Le paragraphe d'introduction sur le site Web du fabricant des cigarettes les plus vendues au pays maintient que sa mission consiste à se «tailler une part de marché intéressante dans tout segment où nous sommes présents en répondant aux préférences des fumeurs adultes mieux que ne le fait la concurrence. Ceci sera fait de manière rentable, socialement responsable, durable et qui créera de la valeur pour la compagnie.»

Dans un monde idéal, ces propos provoqueraient d'irrésistibles rires accompagnés de sévères condamnations publiques, compte tenu des montagnes de preuves irréfutables détaillant des décennies de marketing visant les jeunes ainsi que la suppression de la recherche scientifique visant à nier la dépendance et la nocivité du tabac. 

Or, les fabricants du tabac continuent d'opérer dans un environnement législatif qui leur permet d'introduire des produits toujours plus captivants et appétissants pour nos ados. En effet, des marques et produits qui n'existaient même pas au début des années 2000 figurent aujourd'hui parmi les produits de tabac les plus populaires chez les jeunes!

L'exemple le plus percutant est le petit cigarillo aromatisé - ni plus ni moins qu'une cigarette brune à la fraise ou à la vanille - qui est apparu sur le marché au milieu des années 2000 et qui se vendait à l'unité ou en petite quantité dans de jolis emballages sans mises en garde. Quatre années après leur introduction, ces produits dépassent en popularité la cigarette conventionnelle auprès des élèves du secondaire.
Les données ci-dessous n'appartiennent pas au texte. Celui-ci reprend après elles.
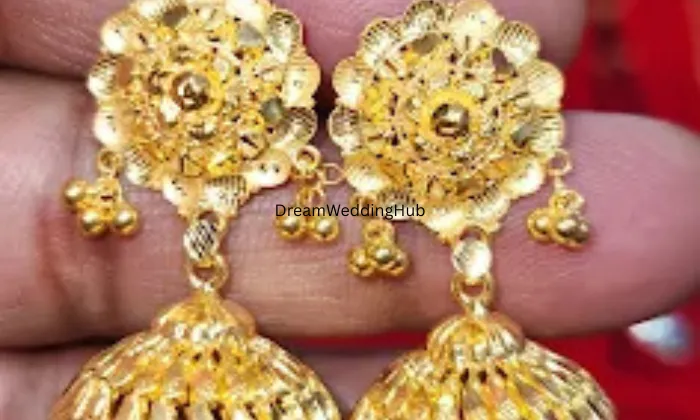 Shri Sai Jewellers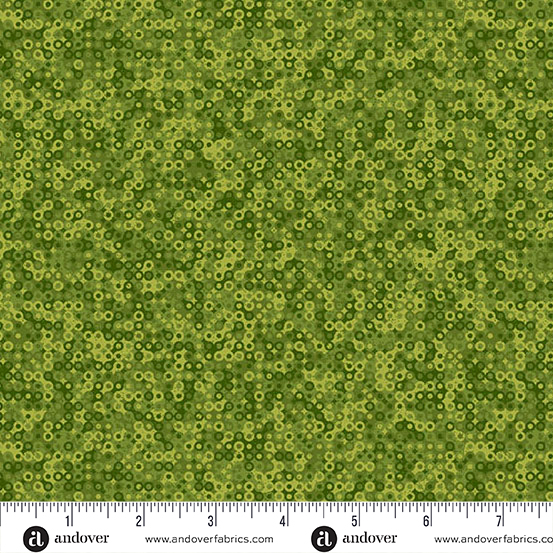 Fairy Rings A1505 G2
Le résultat? Un taux de tabagisme qui stagne autour de 24% depuis 2006. L'industrie du tabac parvient à remplacer chaque client qui meure ou qui arrête avec un nouveau jeune fumeur qui sera esclave de la nicotine pendant en moyenne 20 ans et qui aura une chance sur deux d'en mourir prématurément.

Et face à cette catastrophe de santé publique, que font nos élus?
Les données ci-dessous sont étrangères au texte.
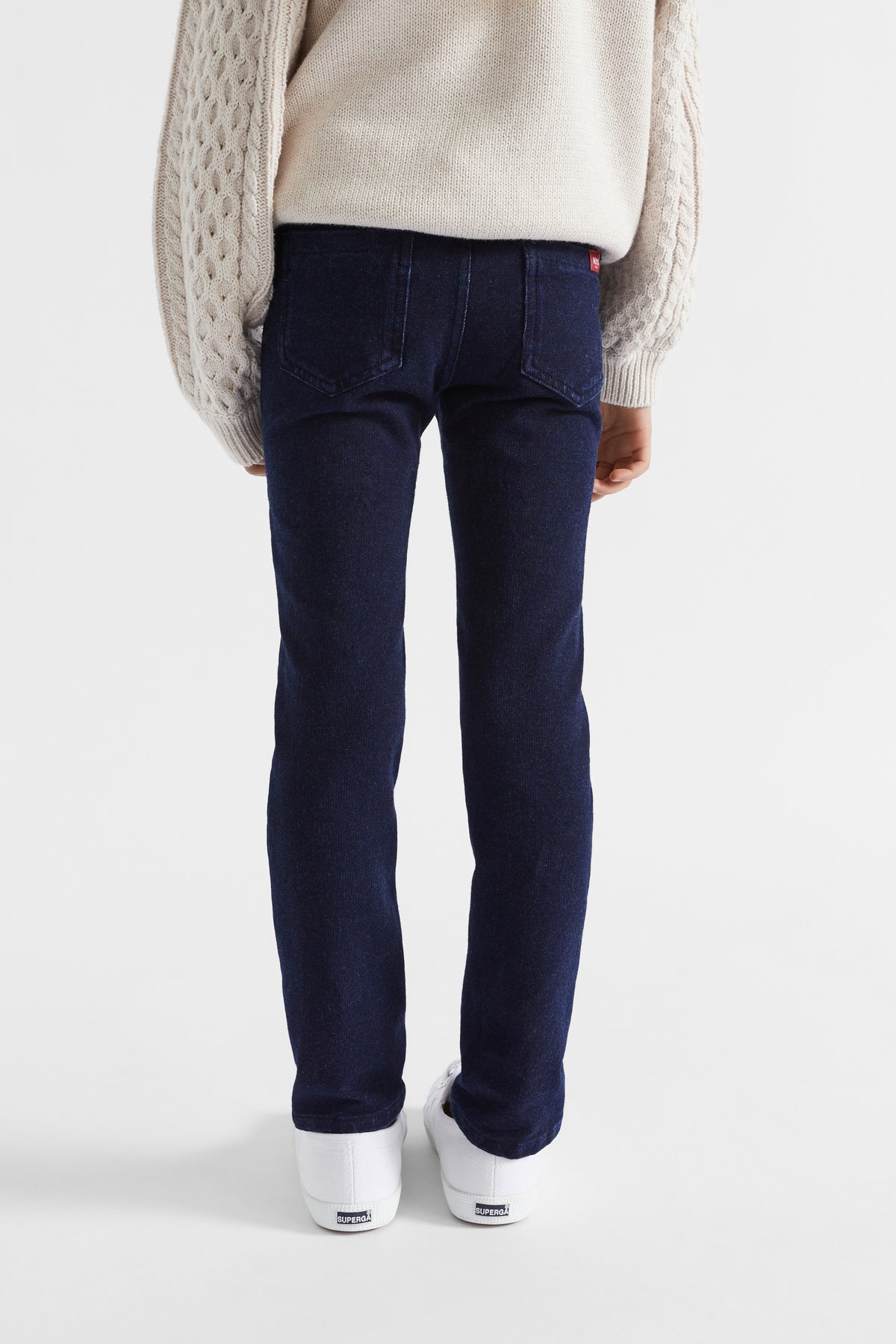 Core Ponte Jean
La révision de la Loi sur le tabac se fait attendre depuis octobre 2010, alors qu'un rapport faisant le bilan des cinq dernières années d'application a été déposé à l'Assemblée nationale.

Entre 2008 et 2012, l'ancien ministre de la Santé, le Dr Yves Bolduc, s'est dit «très ouvert à revoir la loi» mais il voulait «d'abord attendre le rapport de la Commission de la santé et des services sociaux». Or, au moment où il affichait sa volonté de consulter la Commission, il était déjà trop tard: son gouvernement déclenchait des élections provinciales quatre semaines plus tard.

Récemment, l'actuel titulaire du portefeuille de la Santé, le Dr Réjean Hébert, disait également vouloir agir sur ce dossier, mais lui aussi préfère attendre l'avis de la même commission parlementaire.

Un premier obstacle était franchi à la fin août, alors que les membres de la commission ont finalement tenu des audiences sur la question. Cependant, onze semaines se sont écoulées et les recommandations au ministre se font toujours attendre.

Maintenant, face à ce retard, le ministre Hébert a indiqué qu'il reportera entièrement le dossier de la révision de la loi en 2014, sans même être en mesure d'être plus précis quant à son échéancier.

En somme, la lutte antitabac se retrouve dans la même situation qu'à l'habitude, c'est-à-dire en arrière-plan, délaissée par les politiciens pour faire place à d'autres priorités plus immédiates.